I think the biggest problem in healthcare is that, while we have dramatically improved access to care in many parts of the world, the quality of care that people are receiving is inadequate. For the past several years, we’ve been so focused on access that we don’t always have great metrics around quality. The challenges are first, how to address the quality gap, and second, how to actually measure it in order to assess whether or not new interventions are narrowing the gap.
Where do you see epidemiology at large in five years?
Epidemiology is going through a very interesting and challenging transition right now. Randomized-controlled trials have been considered to be the gold-standard of testing interventions. However, the real world doesn’t look like a laboratory in which you can control all the other exposures. Humans have free will, which is a great thing! But it also means that complex interactions are taking place. I think epidemiology is having an exciting moment focusing on what adaptive trial designs need to look like. What are the designs that can be used to try to understand complex interventions? We’re focusing on expanding implementation science as a field. Epidemiology is also dealing with big data. Look at businesses like Amazon and Google which use big data all the time to make decisions. Medicine and public health are playing catch-up when it comes to being able to learn and utilize these kinds of enormous data sets that exist around the world. How can we use that information? How do you analyze that data? What do you do with that information going forward?
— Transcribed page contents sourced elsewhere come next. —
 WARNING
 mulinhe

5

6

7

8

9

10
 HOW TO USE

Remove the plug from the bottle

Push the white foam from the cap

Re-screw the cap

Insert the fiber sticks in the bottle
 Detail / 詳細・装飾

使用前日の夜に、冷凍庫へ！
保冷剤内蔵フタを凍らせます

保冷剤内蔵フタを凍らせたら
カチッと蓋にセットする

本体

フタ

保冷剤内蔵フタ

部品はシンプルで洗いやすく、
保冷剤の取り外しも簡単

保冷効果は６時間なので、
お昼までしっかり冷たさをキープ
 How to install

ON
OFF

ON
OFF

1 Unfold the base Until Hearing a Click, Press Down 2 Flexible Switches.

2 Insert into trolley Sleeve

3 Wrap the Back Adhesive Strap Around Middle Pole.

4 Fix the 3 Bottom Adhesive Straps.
It’s a challenging time for epidemiology, too, because new advancements may challenge the norms. But it’s a good thing; it spurs growth.
Where do you see women’s health in five years?
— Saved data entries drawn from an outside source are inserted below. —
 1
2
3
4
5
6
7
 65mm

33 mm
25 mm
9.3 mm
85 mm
It will continue to be a focus. If you look at the WHO Sustainable Development Goals, number three is health and some of its sub-goals focus on women’s and maternal health. There is recognition now that maternal and newborn health, however, is not just about mortality. It’s about wellbeing, too. Again, one of the challenges will be keeping these issues in the spotlight, and being clear about which interventions make a difference, and which ones don’t.
What is your final piece of advice for students interested in pursuing a career in women’s health policy?
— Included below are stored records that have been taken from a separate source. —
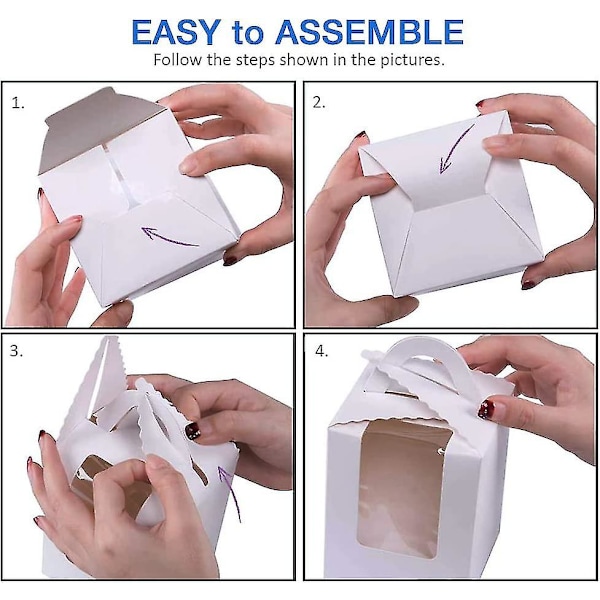 EASY to ASSEMBLE
Follow the steps shown in the pictures.

1.

2.

3.

4.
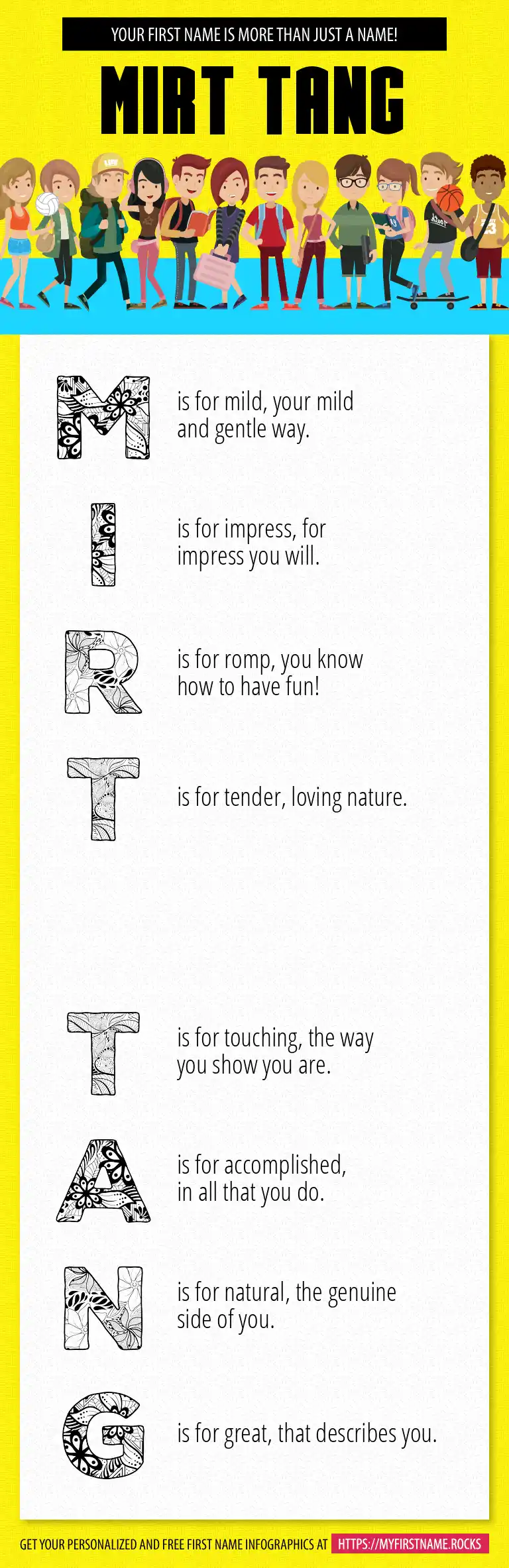 YOUR FIRST NAME IS MORE THAN JUST A NAME!

MIRT TANG

M is for mild, your mild and gentle way.

I is for impress, for impress you will.

R is for romp, you know how to have fun!

T is for tender, loving nature.

T is for touching, the way you show you are.

A is for accomplished, in all that you do.

N is for natural, the genuine side of you.

G is for great, that describes you.

GET YOUR PERSONALIZED AND FREE FIRST NAME INFOGRAPHICS AT HTTPS://MYFIRSTNAME.ROCKS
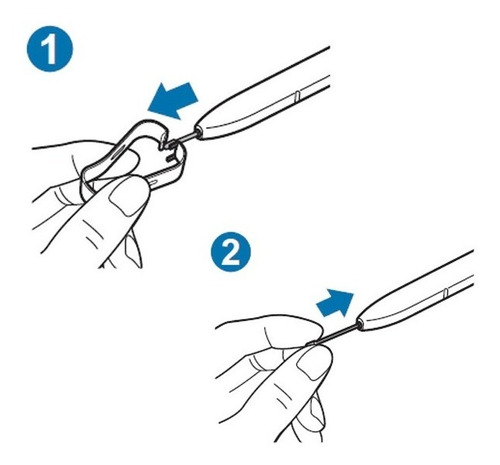 1

2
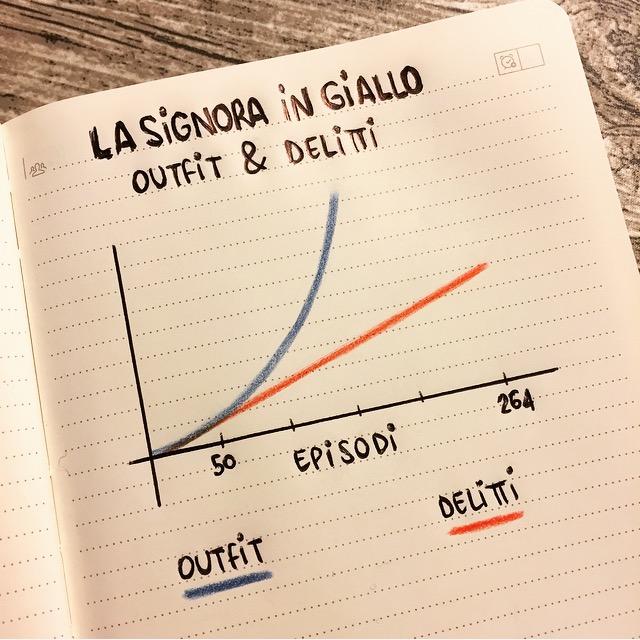 LA SIGNORA IN GIALLO
OUTFIT & DELITTI

50
EPISODI
264

DELITTI

OUTFIT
As you are in school, make sure you get concrete skills that are focused on data capture, management, analysis, and interpretation. As you can see from my career, my content area has shifted a little bit. You can teach yourself a different content area, and get expert advice on said area, but developing a new hard skill is difficult to do outside of the classroom. Ask yourself which skills you can learn and pick up while you have access to the classroom, teachers, mentors, and proctors that can give you guidance.
Volunteering is also key: it’s what defined and refined my interests while I was studying. My experiences in my undergraduate and graduate courses opened my eyes to public health, and volunteering at a hospital showed me that emergency medicine wasn’t necessarily what I wanted to do.
Surrounding yourself with people who don’t always think exactly like you. Being challenged by ideas and learning from others’ perspectives are really critical experiences. It’s very easy to get into the bubble of school and your own network and your peers that look and talk and think like you do. That’s where the combination of volunteering, learning new skills, getting out there and getting challenged on your ideas is really critical.